REQUIREMENT – Although the entries contain pictures, repeat only their words, exactly as written.

[Collected data]
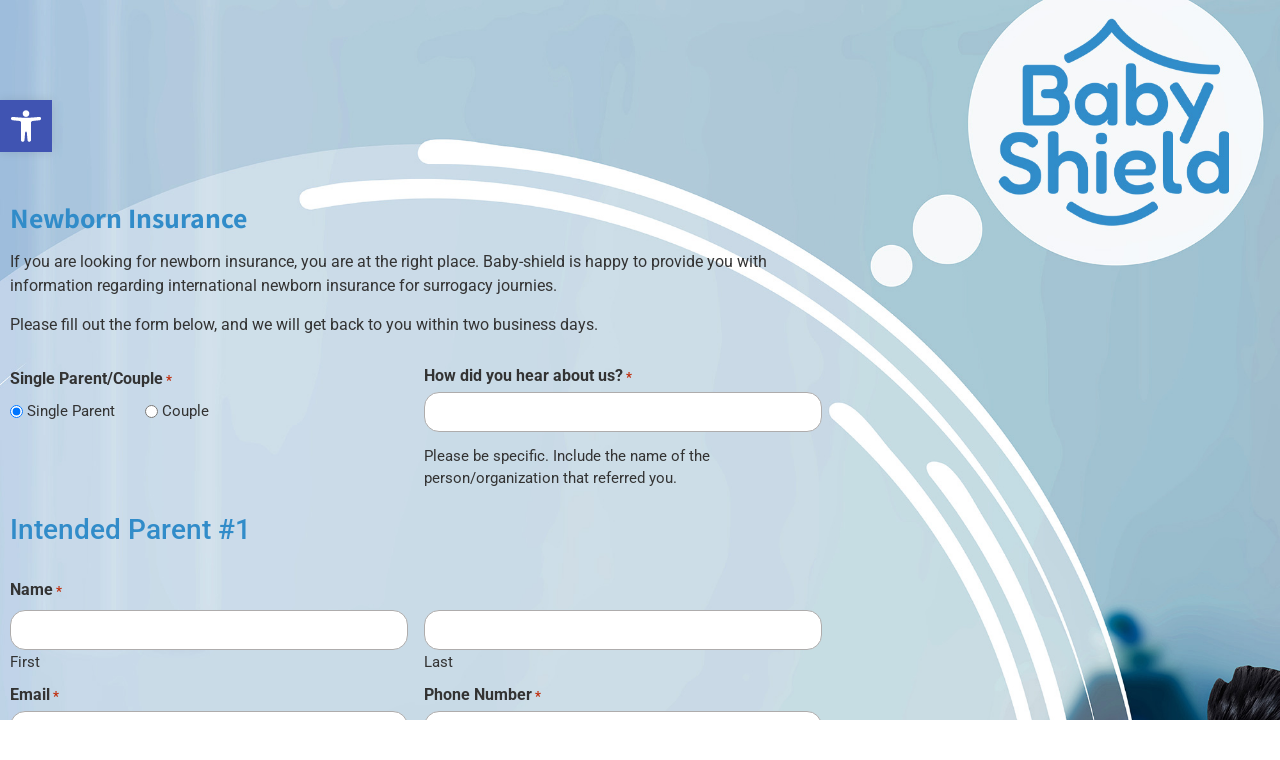

--- FILE ---
content_type: text/css
request_url: https://baby-shield.com/wp-content/uploads/elementor/css/post-1349.css?ver=1769461925
body_size: 87
content:
.elementor-1349 .elementor-element.elementor-element-eccf0ea:not(.elementor-motion-effects-element-type-background), .elementor-1349 .elementor-element.elementor-element-eccf0ea > .elementor-motion-effects-container > .elementor-motion-effects-layer{background-image:url("https://baby-shield.com/wp-content/uploads/2024/12/page.jpg");background-position:top right;background-repeat:no-repeat;background-size:cover;}.elementor-1349 .elementor-element.elementor-element-eccf0ea > .elementor-container{max-width:1400px;min-height:400px;}.elementor-1349 .elementor-element.elementor-element-eccf0ea:hover > .elementor-background-overlay{opacity:0.5;}.elementor-1349 .elementor-element.elementor-element-eccf0ea{transition:background 0.3s, border 0.3s, border-radius 0.3s, box-shadow 0.3s;padding:169px 0px 0px 0px;}.elementor-1349 .elementor-element.elementor-element-eccf0ea > .elementor-background-overlay{transition:background 0s, border-radius 0.3s, opacity 0s;}.elementor-1349 .elementor-element.elementor-element-06830f3 > .elementor-widget-wrap > .elementor-widget:not(.elementor-widget__width-auto):not(.elementor-widget__width-initial):not(:last-child):not(.elementor-absolute){margin-block-end:5px;}.elementor-1349 .elementor-element.elementor-element-06830f3 > .elementor-element-populated{transition:background 0.3s, border 0.3s, border-radius 0.3s, box-shadow 0.3s;}.elementor-1349 .elementor-element.elementor-element-06830f3 > .elementor-element-populated > .elementor-background-overlay{transition:background 0.3s, border-radius 0.3s, opacity 0.3s;}.elementor-1349 .elementor-element.elementor-element-fad17bf > .elementor-element-populated{transition:background 0.3s, border 0.3s, border-radius 0.3s, box-shadow 0.3s;}.elementor-1349 .elementor-element.elementor-element-fad17bf > .elementor-element-populated > .elementor-background-overlay{transition:background 0.3s, border-radius 0.3s, opacity 0.3s;}:root{--page-title-display:none;}@media(min-width:768px){.elementor-1349 .elementor-element.elementor-element-06830f3{width:65%;}.elementor-1349 .elementor-element.elementor-element-fad17bf{width:35%;}}@media(max-width:1024px){.elementor-1349 .elementor-element.elementor-element-eccf0ea:not(.elementor-motion-effects-element-type-background), .elementor-1349 .elementor-element.elementor-element-eccf0ea > .elementor-motion-effects-container > .elementor-motion-effects-layer{background-position:top center;background-repeat:no-repeat;background-size:cover;}.elementor-1349 .elementor-element.elementor-element-eccf0ea{padding:100px 0px 0px 0px;}}@media(max-width:767px){.elementor-1349 .elementor-element.elementor-element-eccf0ea:not(.elementor-motion-effects-element-type-background), .elementor-1349 .elementor-element.elementor-element-eccf0ea > .elementor-motion-effects-container > .elementor-motion-effects-layer{background-image:url("https://baby-shield.com/wp-content/uploads/2025/01/mobile8-scaled3-1.jpg");}}@media(min-width:1025px){.elementor-1349 .elementor-element.elementor-element-eccf0ea:not(.elementor-motion-effects-element-type-background), .elementor-1349 .elementor-element.elementor-element-eccf0ea > .elementor-motion-effects-container > .elementor-motion-effects-layer{background-attachment:scroll;}}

YOUR SOLUTION –
--- FILE ---
content_type: text/css
request_url: https://baby-shield.com/wp-content/uploads/elementor/css/post-1349.css?ver=1769461925
body_size: 87
content:
.elementor-1349 .elementor-element.elementor-element-eccf0ea:not(.elementor-motion-effects-element-type-background), .elementor-1349 .elementor-element.elementor-element-eccf0ea > .elementor-motion-effects-container > .elementor-motion-effects-layer{background-image:url("https://baby-shield.com/wp-content/uploads/2024/12/page.jpg");background-position:top right;background-repeat:no-repeat;background-size:cover;}.elementor-1349 .elementor-element.elementor-element-eccf0ea > .elementor-container{max-width:1400px;min-height:400px;}.elementor-1349 .elementor-element.elementor-element-eccf0ea:hover > .elementor-background-overlay{opacity:0.5;}.elementor-1349 .elementor-element.elementor-element-eccf0ea{transition:background 0.3s, border 0.3s, border-radius 0.3s, box-shadow 0.3s;padding:169px 0px 0px 0px;}.elementor-1349 .elementor-element.elementor-element-eccf0ea > .elementor-background-overlay{transition:background 0s, border-radius 0.3s, opacity 0s;}.elementor-1349 .elementor-element.elementor-element-06830f3 > .elementor-widget-wrap > .elementor-widget:not(.elementor-widget__width-auto):not(.elementor-widget__width-initial):not(:last-child):not(.elementor-absolute){margin-block-end:5px;}.elementor-1349 .elementor-element.elementor-element-06830f3 > .elementor-element-populated{transition:background 0.3s, border 0.3s, border-radius 0.3s, box-shadow 0.3s;}.elementor-1349 .elementor-element.elementor-element-06830f3 > .elementor-element-populated > .elementor-background-overlay{transition:background 0.3s, border-radius 0.3s, opacity 0.3s;}.elementor-1349 .elementor-element.elementor-element-fad17bf > .elementor-element-populated{transition:background 0.3s, border 0.3s, border-radius 0.3s, box-shadow 0.3s;}.elementor-1349 .elementor-element.elementor-element-fad17bf > .elementor-element-populated > .elementor-background-overlay{transition:background 0.3s, border-radius 0.3s, opacity 0.3s;}:root{--page-title-display:none;}@media(min-width:768px){.elementor-1349 .elementor-element.elementor-element-06830f3{width:65%;}.elementor-1349 .elementor-element.elementor-element-fad17bf{width:35%;}}@media(max-width:1024px){.elementor-1349 .elementor-element.elementor-element-eccf0ea:not(.elementor-motion-effects-element-type-background), .elementor-1349 .elementor-element.elementor-element-eccf0ea > .elementor-motion-effects-container > .elementor-motion-effects-layer{background-position:top center;background-repeat:no-repeat;background-size:cover;}.elementor-1349 .elementor-element.elementor-element-eccf0ea{padding:100px 0px 0px 0px;}}@media(max-width:767px){.elementor-1349 .elementor-element.elementor-element-eccf0ea:not(.elementor-motion-effects-element-type-background), .elementor-1349 .elementor-element.elementor-element-eccf0ea > .elementor-motion-effects-container > .elementor-motion-effects-layer{background-image:url("https://baby-shield.com/wp-content/uploads/2025/01/mobile8-scaled3-1.jpg");}}@media(min-width:1025px){.elementor-1349 .elementor-element.elementor-element-eccf0ea:not(.elementor-motion-effects-element-type-background), .elementor-1349 .elementor-element.elementor-element-eccf0ea > .elementor-motion-effects-container > .elementor-motion-effects-layer{background-attachment:scroll;}}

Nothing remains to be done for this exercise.